◆ **THE TASK**
Below are records; reproduce exactly the lines from the one that has "QSR concept Australia, Pacos" through the one that has "Заказы на наборы", ends included, and nothing more.

◆ **DATASET CONTENT**
BEGIN

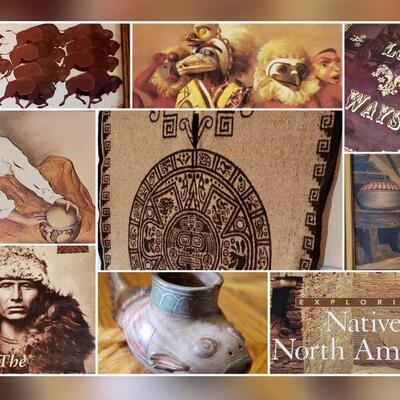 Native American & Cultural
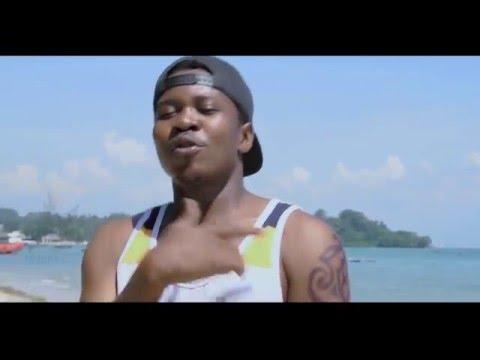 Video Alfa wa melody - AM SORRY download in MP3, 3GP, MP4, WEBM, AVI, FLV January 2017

END
BEGIN

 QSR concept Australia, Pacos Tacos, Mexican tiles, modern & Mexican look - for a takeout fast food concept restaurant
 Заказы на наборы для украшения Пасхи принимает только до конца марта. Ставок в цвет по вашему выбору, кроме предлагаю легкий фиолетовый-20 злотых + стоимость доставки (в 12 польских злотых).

END

◆ **WRITTEN SOLUTION**
 QSR concept Australia, Pacos Tacos, Mexican tiles, modern & Mexican look - for a takeout fast food concept restaurant
 Заказы на наборы для украшения Пасхи принимает только до конца марта. Ставок в цвет по вашему выбору, кроме предлагаю легкий фиолетовый-20 злотых + стоимость доставки (в 12 польских злотых).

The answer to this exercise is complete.